A representação questiona uma contratação que a própria Secretaria Municipal da Saúde já havia decidido encerrar tão logo o Governo do Estado anunciou o aporte de recursos para a construção do novo Hospital do Bairro Novo em parceria com o Município. Com a definição do novo modelo de implantação, a continuidade dos estudos para uma eventual Parceria Público-Privada (PPP) deixou de ser necessária, evitando novos gastos públicos.
Em nota enviada à imprensa pela Prefeitura Municipal de Curitiba, do valor total previsto no contrato, foram pagos apenas cerca de 14%, correspondentes às etapas iniciais já executadas antes da decisão de encerramento.
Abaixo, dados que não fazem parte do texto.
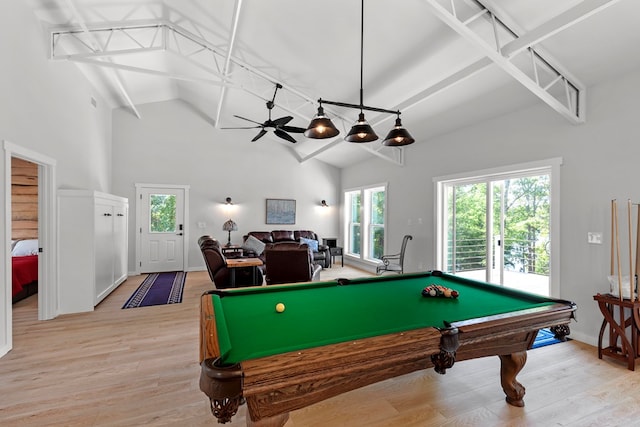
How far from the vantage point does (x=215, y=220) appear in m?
7.72

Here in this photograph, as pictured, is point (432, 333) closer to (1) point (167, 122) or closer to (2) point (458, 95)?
(2) point (458, 95)

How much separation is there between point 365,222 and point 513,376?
5749mm

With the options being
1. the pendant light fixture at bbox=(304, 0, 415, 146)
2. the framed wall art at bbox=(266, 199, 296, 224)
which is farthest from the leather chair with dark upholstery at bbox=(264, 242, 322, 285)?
the framed wall art at bbox=(266, 199, 296, 224)

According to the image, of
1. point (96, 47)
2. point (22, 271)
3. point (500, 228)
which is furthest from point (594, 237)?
point (22, 271)

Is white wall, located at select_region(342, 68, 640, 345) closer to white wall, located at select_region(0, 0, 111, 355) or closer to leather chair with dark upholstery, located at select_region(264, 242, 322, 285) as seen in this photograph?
leather chair with dark upholstery, located at select_region(264, 242, 322, 285)

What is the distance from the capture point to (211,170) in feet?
25.3

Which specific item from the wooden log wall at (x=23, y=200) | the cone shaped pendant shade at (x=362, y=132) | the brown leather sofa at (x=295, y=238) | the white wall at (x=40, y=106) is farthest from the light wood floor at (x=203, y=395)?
the brown leather sofa at (x=295, y=238)

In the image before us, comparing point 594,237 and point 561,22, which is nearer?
point 561,22

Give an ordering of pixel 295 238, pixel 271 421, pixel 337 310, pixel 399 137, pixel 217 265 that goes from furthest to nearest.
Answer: pixel 295 238, pixel 217 265, pixel 399 137, pixel 337 310, pixel 271 421

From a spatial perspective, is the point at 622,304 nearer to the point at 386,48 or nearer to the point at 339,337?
the point at 339,337

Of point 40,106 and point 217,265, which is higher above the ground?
point 40,106

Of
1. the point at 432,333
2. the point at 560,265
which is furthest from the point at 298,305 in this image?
the point at 560,265

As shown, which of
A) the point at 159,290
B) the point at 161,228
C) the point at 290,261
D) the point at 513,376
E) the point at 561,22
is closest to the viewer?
the point at 513,376

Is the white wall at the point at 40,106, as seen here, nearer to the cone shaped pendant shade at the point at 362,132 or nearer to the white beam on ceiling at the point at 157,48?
the white beam on ceiling at the point at 157,48
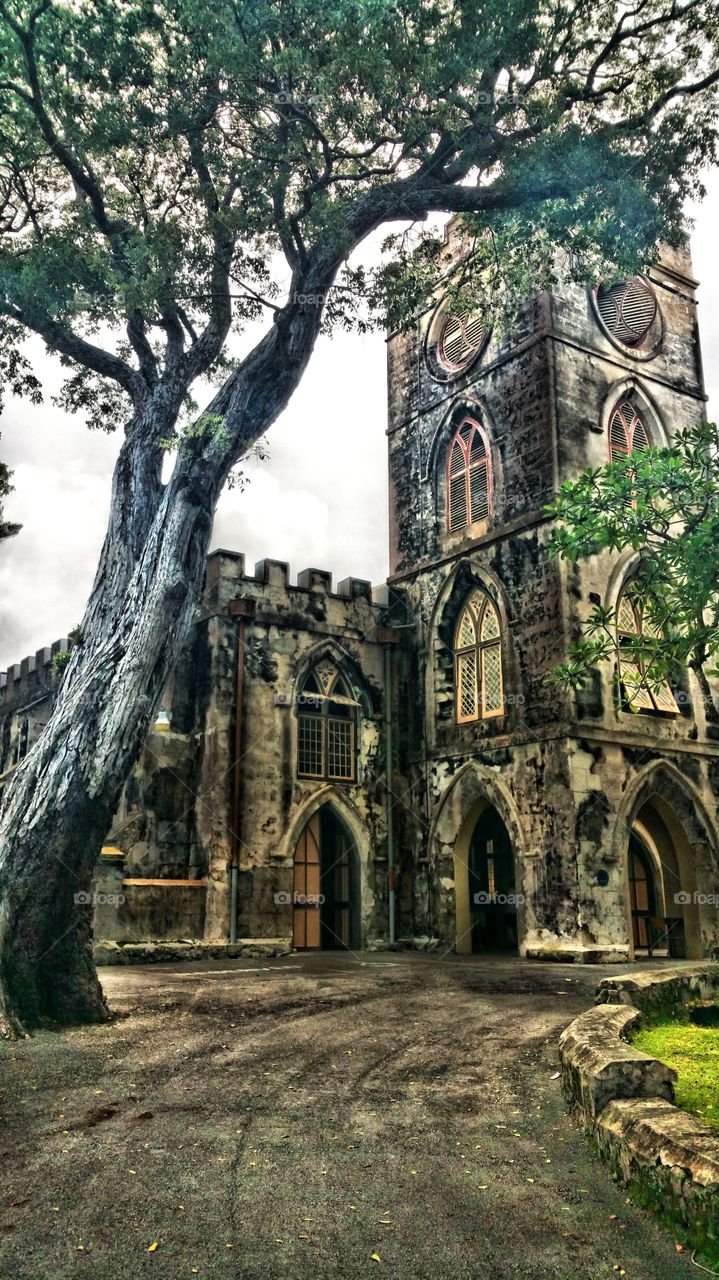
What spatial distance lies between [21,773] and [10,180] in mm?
6948

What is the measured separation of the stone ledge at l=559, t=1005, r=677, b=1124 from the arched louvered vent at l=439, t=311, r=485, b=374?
55.5 feet

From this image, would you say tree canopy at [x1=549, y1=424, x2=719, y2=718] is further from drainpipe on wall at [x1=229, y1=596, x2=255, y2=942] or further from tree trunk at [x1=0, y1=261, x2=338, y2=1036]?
drainpipe on wall at [x1=229, y1=596, x2=255, y2=942]

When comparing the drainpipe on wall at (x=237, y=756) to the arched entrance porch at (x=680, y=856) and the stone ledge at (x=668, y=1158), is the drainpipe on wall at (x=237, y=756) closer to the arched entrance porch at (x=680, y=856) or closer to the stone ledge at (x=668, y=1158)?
the arched entrance porch at (x=680, y=856)

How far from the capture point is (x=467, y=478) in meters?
20.1

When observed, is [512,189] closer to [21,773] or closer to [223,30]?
[223,30]

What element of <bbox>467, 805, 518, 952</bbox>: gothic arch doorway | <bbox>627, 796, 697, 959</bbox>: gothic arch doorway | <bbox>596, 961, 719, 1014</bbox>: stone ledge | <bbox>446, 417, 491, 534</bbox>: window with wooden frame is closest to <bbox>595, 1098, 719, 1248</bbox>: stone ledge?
<bbox>596, 961, 719, 1014</bbox>: stone ledge

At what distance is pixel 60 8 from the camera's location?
9.39 metres

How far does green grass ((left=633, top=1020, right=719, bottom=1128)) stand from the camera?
200 inches

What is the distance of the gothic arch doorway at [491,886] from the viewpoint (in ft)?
63.9

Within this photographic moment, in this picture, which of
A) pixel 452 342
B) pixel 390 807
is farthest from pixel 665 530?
pixel 452 342

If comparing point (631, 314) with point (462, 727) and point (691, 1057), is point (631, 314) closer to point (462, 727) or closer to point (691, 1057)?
point (462, 727)

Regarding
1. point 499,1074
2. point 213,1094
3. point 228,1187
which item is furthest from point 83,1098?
point 499,1074

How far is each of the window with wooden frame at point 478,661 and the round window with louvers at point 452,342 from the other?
516 centimetres

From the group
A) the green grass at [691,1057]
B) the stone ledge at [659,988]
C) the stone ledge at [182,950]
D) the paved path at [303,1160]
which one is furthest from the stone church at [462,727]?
the paved path at [303,1160]
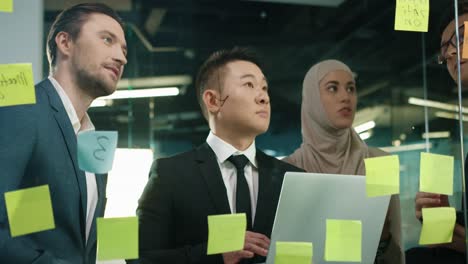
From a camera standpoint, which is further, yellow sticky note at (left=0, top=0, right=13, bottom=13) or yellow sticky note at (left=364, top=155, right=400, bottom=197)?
yellow sticky note at (left=364, top=155, right=400, bottom=197)

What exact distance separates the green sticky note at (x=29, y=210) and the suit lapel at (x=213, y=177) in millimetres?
469

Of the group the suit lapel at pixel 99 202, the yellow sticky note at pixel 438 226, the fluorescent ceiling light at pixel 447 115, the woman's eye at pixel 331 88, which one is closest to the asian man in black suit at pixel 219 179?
the suit lapel at pixel 99 202

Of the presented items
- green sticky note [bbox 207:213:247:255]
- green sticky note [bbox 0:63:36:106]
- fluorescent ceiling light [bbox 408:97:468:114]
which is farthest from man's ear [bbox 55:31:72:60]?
fluorescent ceiling light [bbox 408:97:468:114]

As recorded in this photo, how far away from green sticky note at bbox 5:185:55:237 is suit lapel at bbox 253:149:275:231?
61cm

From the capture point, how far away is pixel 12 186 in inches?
60.6

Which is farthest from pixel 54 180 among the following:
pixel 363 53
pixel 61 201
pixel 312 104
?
pixel 363 53

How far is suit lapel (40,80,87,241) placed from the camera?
1.62 m

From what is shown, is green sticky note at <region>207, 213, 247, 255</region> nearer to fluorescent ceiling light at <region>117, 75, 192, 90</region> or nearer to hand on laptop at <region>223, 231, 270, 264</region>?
hand on laptop at <region>223, 231, 270, 264</region>

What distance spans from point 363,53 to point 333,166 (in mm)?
405

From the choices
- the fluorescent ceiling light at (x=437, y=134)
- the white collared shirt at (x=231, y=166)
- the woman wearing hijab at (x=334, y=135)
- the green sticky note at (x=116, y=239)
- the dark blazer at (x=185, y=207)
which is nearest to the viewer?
the green sticky note at (x=116, y=239)

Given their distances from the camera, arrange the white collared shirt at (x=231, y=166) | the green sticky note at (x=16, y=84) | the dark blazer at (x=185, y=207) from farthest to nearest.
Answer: the white collared shirt at (x=231, y=166)
the dark blazer at (x=185, y=207)
the green sticky note at (x=16, y=84)

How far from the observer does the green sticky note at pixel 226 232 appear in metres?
1.72

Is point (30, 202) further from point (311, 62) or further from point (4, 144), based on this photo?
point (311, 62)

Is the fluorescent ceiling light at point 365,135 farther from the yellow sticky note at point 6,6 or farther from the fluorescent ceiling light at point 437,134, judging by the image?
the yellow sticky note at point 6,6
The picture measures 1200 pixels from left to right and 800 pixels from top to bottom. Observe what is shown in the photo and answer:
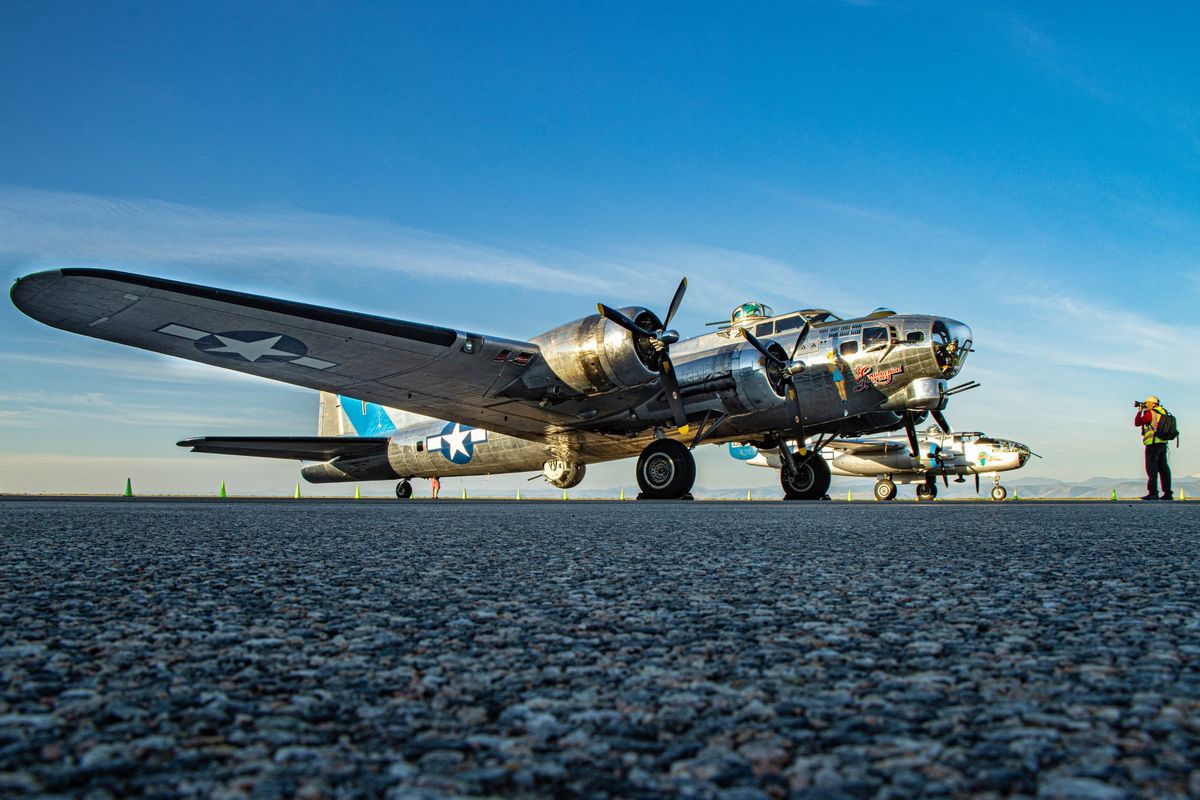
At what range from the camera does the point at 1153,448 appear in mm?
14852

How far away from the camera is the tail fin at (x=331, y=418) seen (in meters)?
24.4

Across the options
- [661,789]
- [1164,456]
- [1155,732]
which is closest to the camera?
[661,789]

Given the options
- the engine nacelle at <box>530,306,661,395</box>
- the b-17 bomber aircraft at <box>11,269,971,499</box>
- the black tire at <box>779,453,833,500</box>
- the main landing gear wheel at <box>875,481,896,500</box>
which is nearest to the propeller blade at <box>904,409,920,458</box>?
the b-17 bomber aircraft at <box>11,269,971,499</box>

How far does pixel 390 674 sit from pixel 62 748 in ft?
1.53

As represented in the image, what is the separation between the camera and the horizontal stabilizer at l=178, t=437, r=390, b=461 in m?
18.7

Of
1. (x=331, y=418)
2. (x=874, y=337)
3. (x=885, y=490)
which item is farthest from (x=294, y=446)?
(x=885, y=490)

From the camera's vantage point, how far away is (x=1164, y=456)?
1470 centimetres

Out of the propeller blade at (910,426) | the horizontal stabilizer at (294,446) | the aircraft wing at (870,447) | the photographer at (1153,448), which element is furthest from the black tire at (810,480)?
the aircraft wing at (870,447)

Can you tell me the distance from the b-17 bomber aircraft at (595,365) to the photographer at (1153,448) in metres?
3.67

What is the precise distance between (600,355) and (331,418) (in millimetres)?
15794

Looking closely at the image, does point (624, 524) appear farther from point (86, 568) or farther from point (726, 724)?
point (726, 724)

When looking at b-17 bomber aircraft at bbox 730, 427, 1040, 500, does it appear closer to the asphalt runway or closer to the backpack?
the backpack

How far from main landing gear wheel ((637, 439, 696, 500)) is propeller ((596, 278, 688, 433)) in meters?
0.52

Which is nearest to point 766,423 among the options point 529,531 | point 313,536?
point 529,531
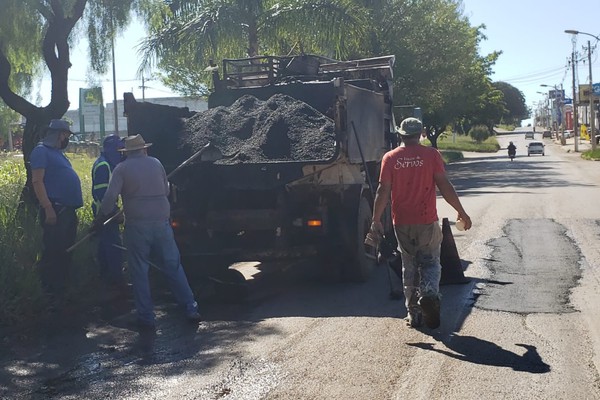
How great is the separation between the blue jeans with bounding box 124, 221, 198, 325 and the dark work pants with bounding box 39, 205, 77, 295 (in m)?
1.15

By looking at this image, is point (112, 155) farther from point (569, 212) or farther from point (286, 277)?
point (569, 212)

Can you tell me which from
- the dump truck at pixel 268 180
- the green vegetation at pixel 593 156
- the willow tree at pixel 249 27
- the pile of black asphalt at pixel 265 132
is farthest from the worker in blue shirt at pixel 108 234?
the green vegetation at pixel 593 156

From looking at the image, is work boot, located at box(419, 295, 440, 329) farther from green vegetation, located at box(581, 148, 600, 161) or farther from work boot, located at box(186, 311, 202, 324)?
green vegetation, located at box(581, 148, 600, 161)

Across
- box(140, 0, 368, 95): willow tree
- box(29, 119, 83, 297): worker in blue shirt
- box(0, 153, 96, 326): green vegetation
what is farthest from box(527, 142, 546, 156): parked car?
box(29, 119, 83, 297): worker in blue shirt

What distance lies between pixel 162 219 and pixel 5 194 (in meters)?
5.00

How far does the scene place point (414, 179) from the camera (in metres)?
7.52

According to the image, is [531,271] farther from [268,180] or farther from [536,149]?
[536,149]

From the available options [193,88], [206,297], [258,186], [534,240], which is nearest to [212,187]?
[258,186]

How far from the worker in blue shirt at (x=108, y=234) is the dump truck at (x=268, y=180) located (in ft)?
1.34

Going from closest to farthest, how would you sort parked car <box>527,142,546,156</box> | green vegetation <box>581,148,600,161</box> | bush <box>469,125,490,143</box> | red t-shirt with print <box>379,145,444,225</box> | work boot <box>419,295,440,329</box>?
work boot <box>419,295,440,329</box>, red t-shirt with print <box>379,145,444,225</box>, green vegetation <box>581,148,600,161</box>, parked car <box>527,142,546,156</box>, bush <box>469,125,490,143</box>

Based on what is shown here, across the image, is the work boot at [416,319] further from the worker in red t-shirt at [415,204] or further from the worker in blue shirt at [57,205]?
the worker in blue shirt at [57,205]

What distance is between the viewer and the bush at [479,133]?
4163 inches

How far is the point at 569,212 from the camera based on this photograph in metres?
18.3

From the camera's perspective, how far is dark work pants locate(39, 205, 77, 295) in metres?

Os estudos produzidos não foram desperdiçados. O diagnóstico situacional elaborado pela FIPE foi utilizado como fundamento técnico no convênio firmado com a Secretaria de Estado da Saúde (Sesa), demonstrando a necessidade de ampliação de leitos do SUS e subsidiando a implantação do novo Hospital do Bairro Novo. O levantamento também consolidou um panorama da rede hospitalar e das necessidades assistenciais do município, servindo de base para o planejamento da expansão da estrutura de saúde.
Agora a expectativa é que a Prefeitura apresente ao Tribunal toda a documentação necessária para demonstrar a regularidade da contratação, a cronologia das decisões administrativas e a correta aplicação dos recursos públicos.